Given information:

"""

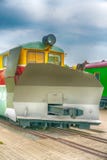Locomotora de limpieza de la nieve, tren especial para la retirada de la nieve imagen de archivo libre de regalías Locomotora de limpieza de la nieve, tren especial para la retirada de la nieve imagen de archivo libre de regalías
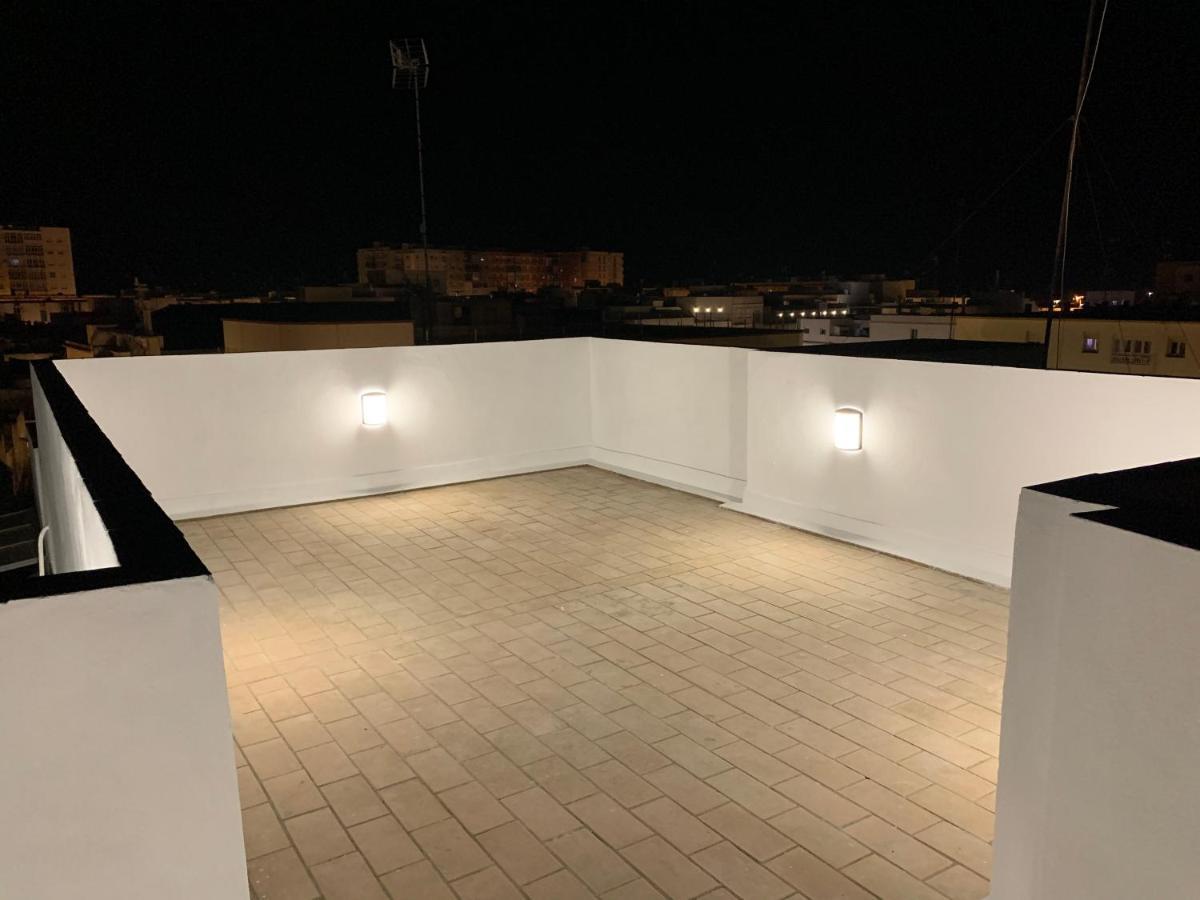 Atico Terraza Cadiz Centro Ascensor Playa De La Caleta Cádis Exterior foto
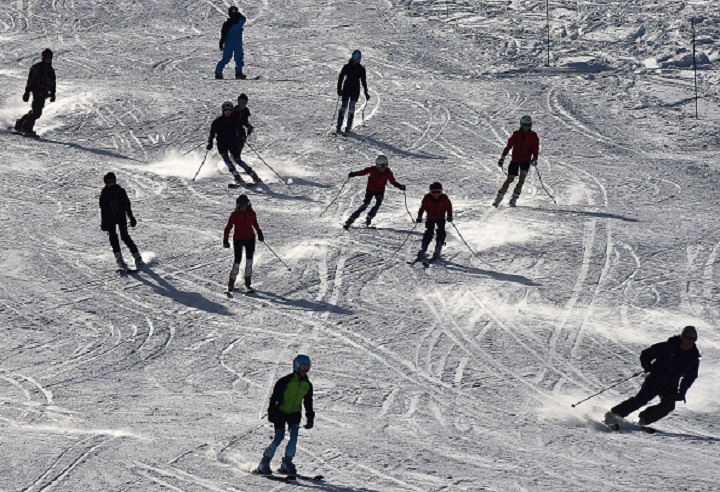 Skiers and snowboarders can still  hit the slopes for a couple of more weeks in Manitoba.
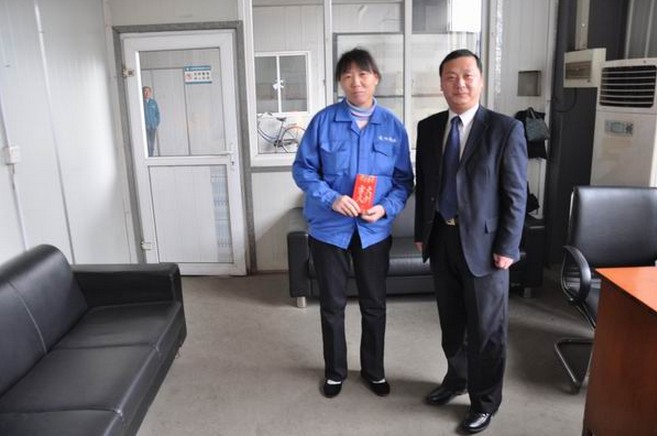 春節慰問(wèn) 情暖人心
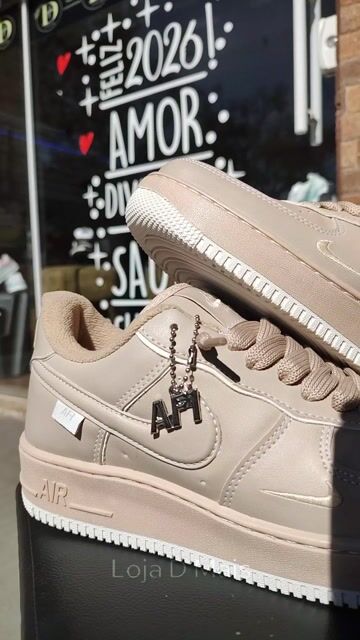 Vídeo de Tênis Nike Air Force 1 Bege Monocromático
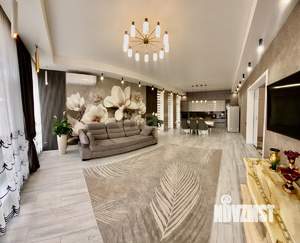 Дом 371м&sup2;, 3-этажный, участок 8 сот.  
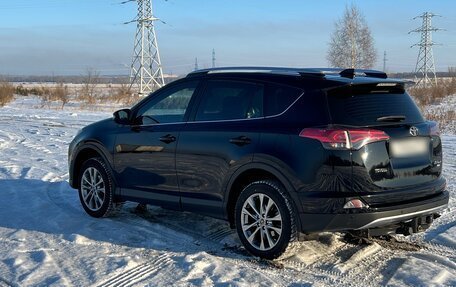 Toyota RAV4, 2018 год, 3 000 000 рублей, 5 фотография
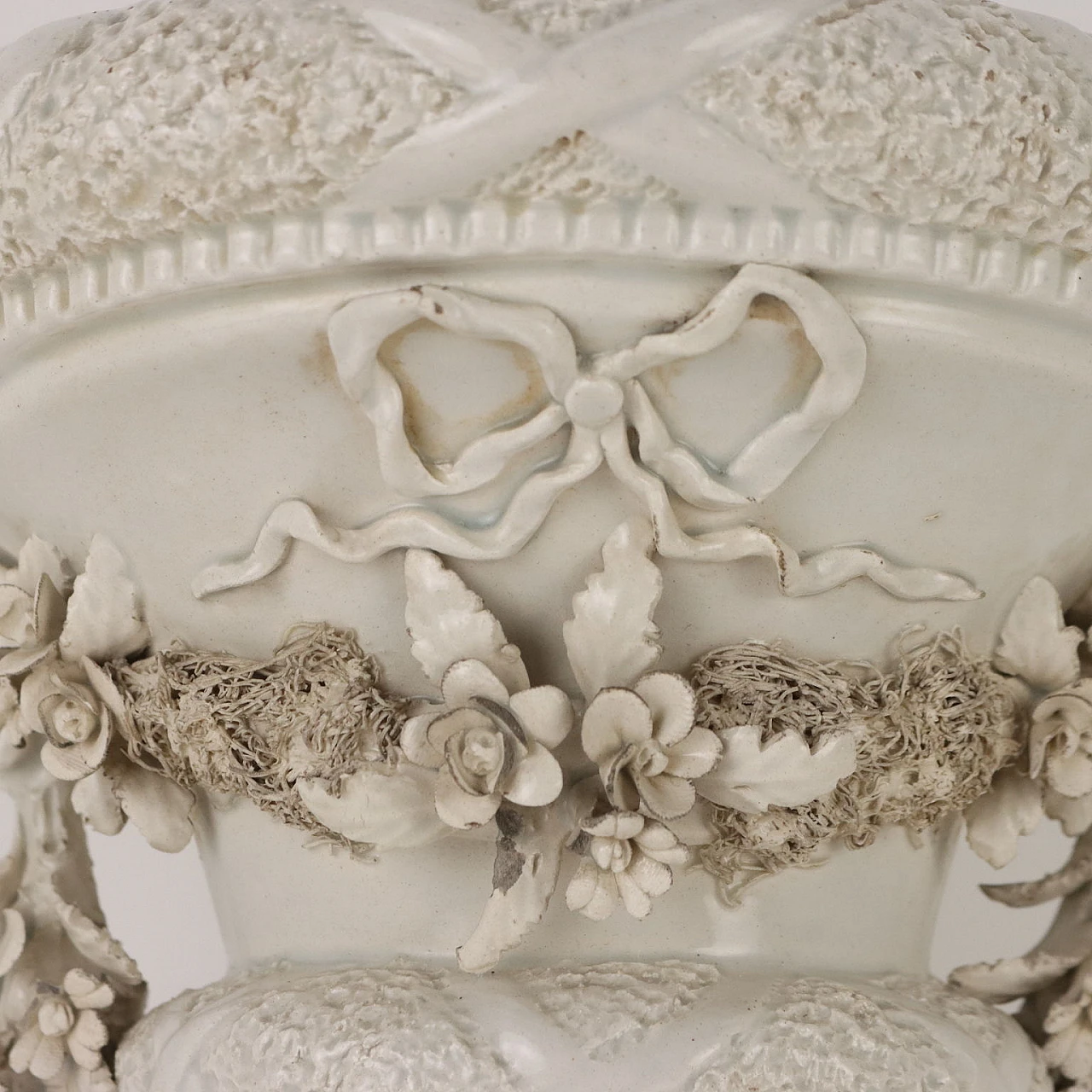 White ceramic shelf with embossed flowers, ribbons and bows 3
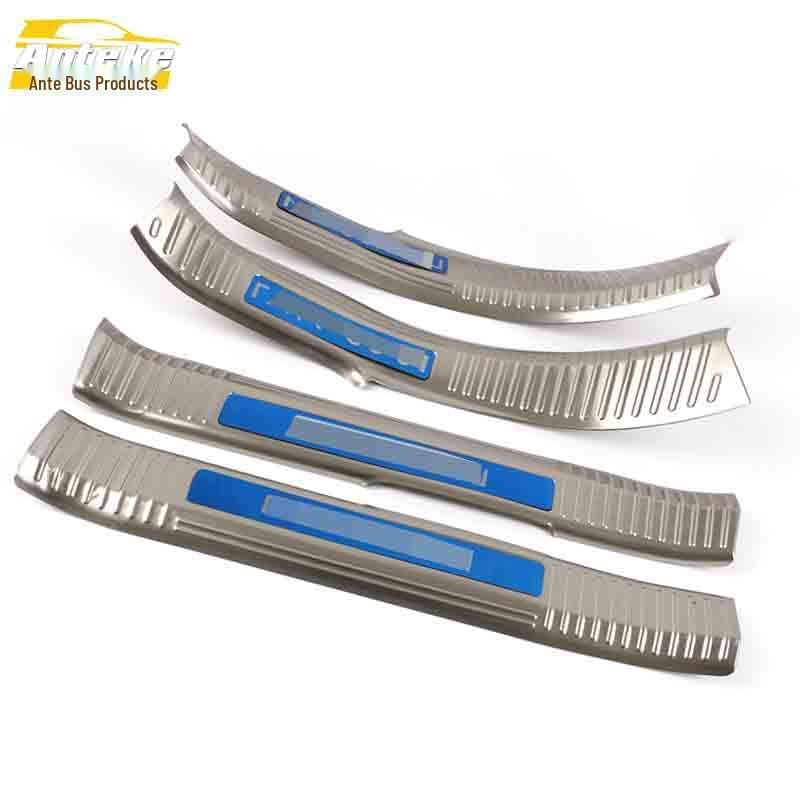 Lynk&Co 01 Stainless Steel Sill Strip & Tailgate Welcome Pedal Trim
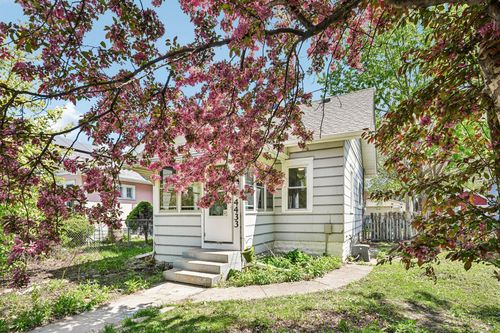 4433 43rd Ave S, Minneapolis, MN, 55406-4050 | Card Image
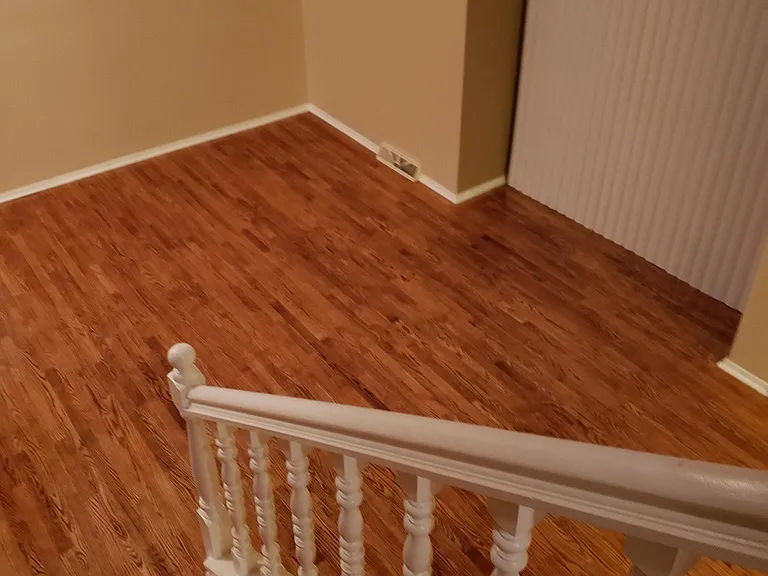 Y Cir — Photo 24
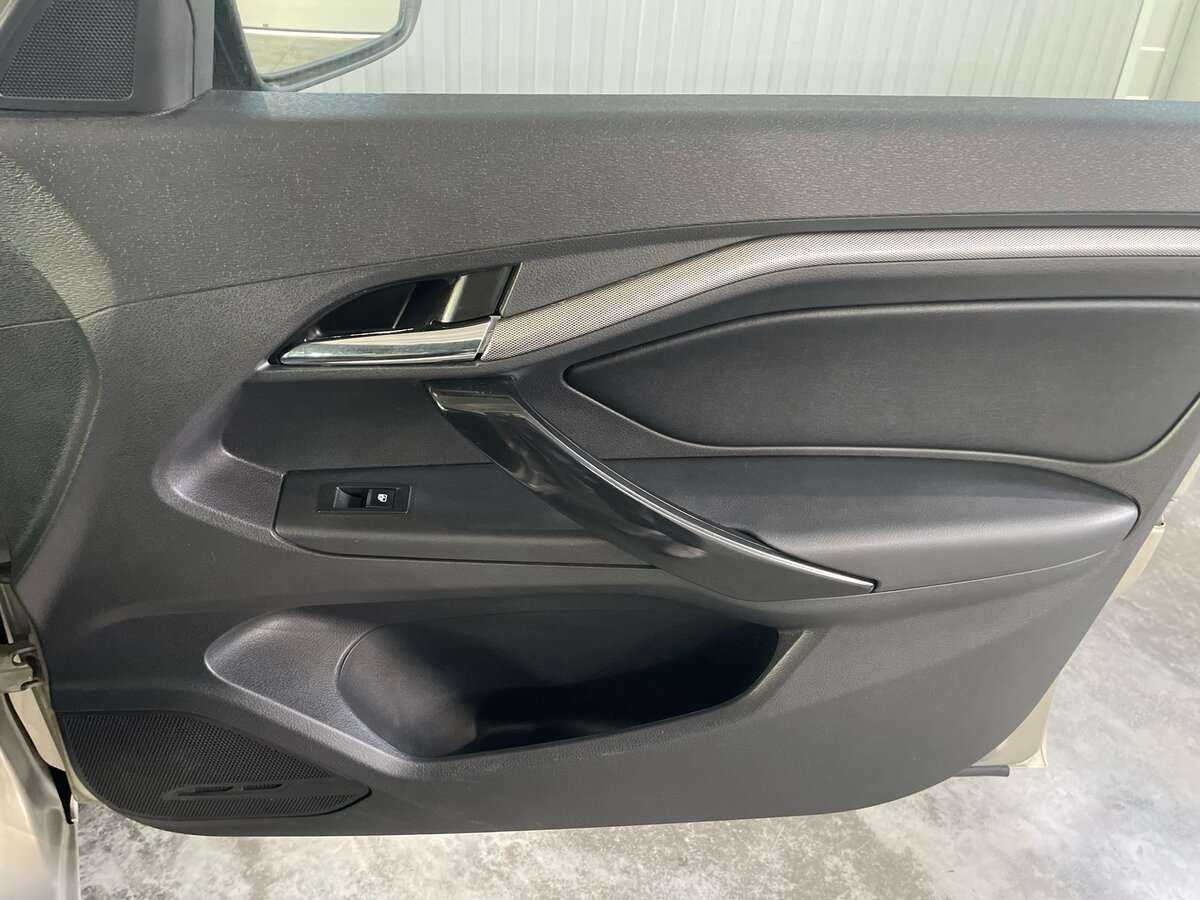 Купить Lada (ВАЗ) Vesta, 2017, 136 873 км, фото №21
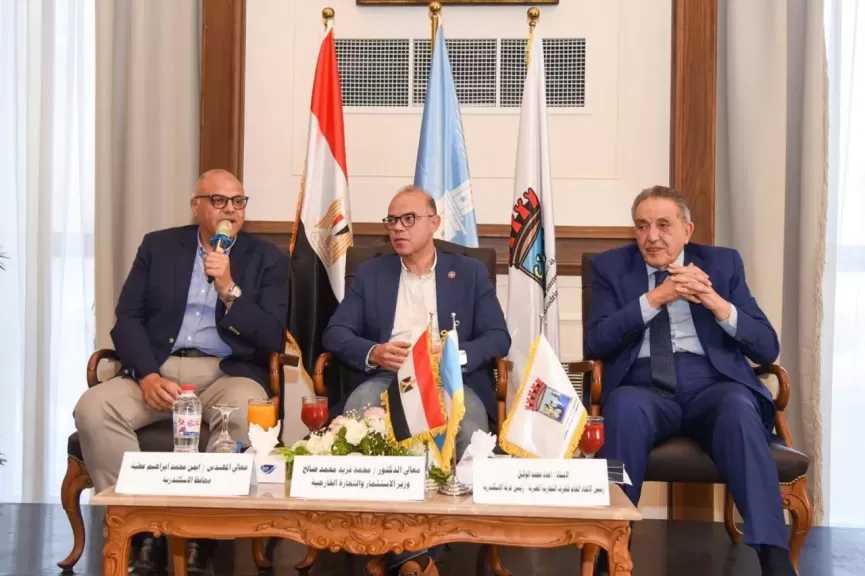وزير الاستثمار والتجارة الخارجية: تنفيذ مشروع للربط الإلكتروني والميكنة لاختصار الدورة المستندية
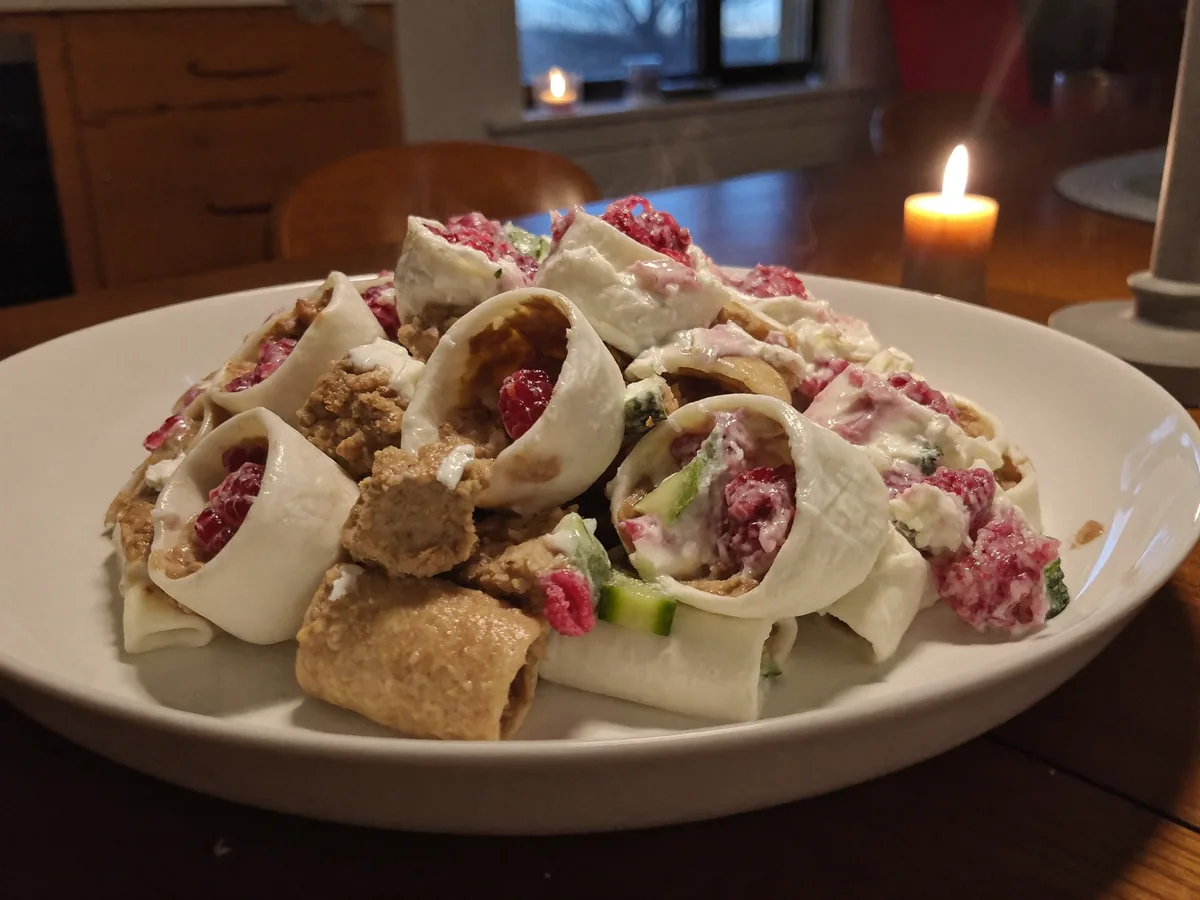 Макароны с творогом и ягодами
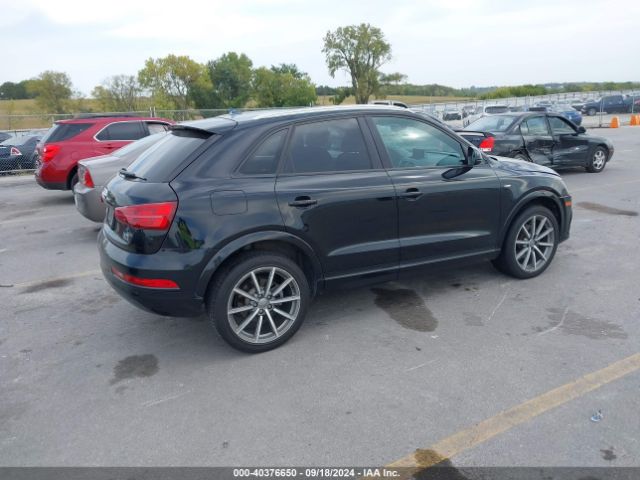 WA1ECCFS2JR010172 Audi Q3 2.0t Premium/2.0t Sport Premium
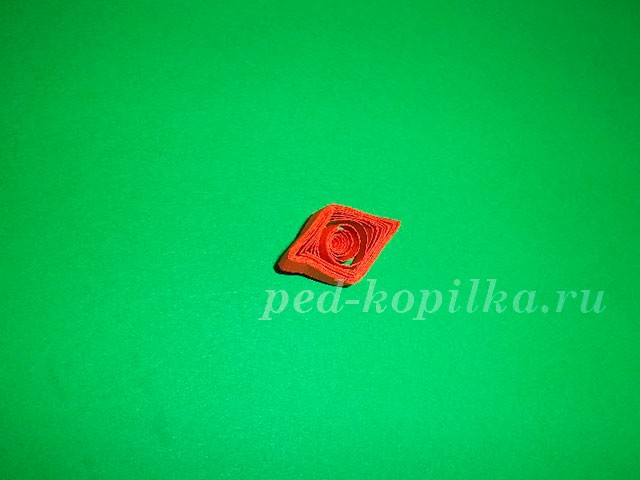 Попугай в технике квиллинга Попугай в технике квиллинга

"""

What to work on:
Could you write out every line of the data above word for word, leaving out the pictures?

Solution to the exercise:
Locomotora de limpieza de la nieve, tren especial para la retirada de la nieve imagen de archivo libre de regalías Locomotora de limpieza de la nieve, tren especial para la retirada de la nieve imagen de archivo libre de regalías
 Atico Terraza Cadiz Centro Ascensor Playa De La Caleta Cádis Exterior foto
 Skiers and snowboarders can still  hit the slopes for a couple of more weeks in Manitoba.
 春節慰問(wèn) 情暖人心
 Vídeo de Tênis Nike Air Force 1 Bege Monocromático
 Дом 371м&sup2;, 3-этажный, участок 8 сот.  
 Toyota RAV4, 2018 год, 3 000 000 рублей, 5 фотография
 White ceramic shelf with embossed flowers, ribbons and bows 3
 Lynk&Co 01 Stainless Steel Sill Strip & Tailgate Welcome Pedal Trim
 4433 43rd Ave S, Minneapolis, MN, 55406-4050 | Card Image
 Y Cir — Photo 24
 Купить Lada (ВАЗ) Vesta, 2017, 136 873 км, фото №21
وزير الاستثمار والتجارة الخارجية: تنفيذ مشروع للربط الإلكتروني والميكنة لاختصار الدورة المستندية
 Макароны с творогом и ягодами
 WA1ECCFS2JR010172 Audi Q3 2.0t Premium/2.0t Sport Premium
 Попугай в технике квиллинга Попугай в технике квиллинга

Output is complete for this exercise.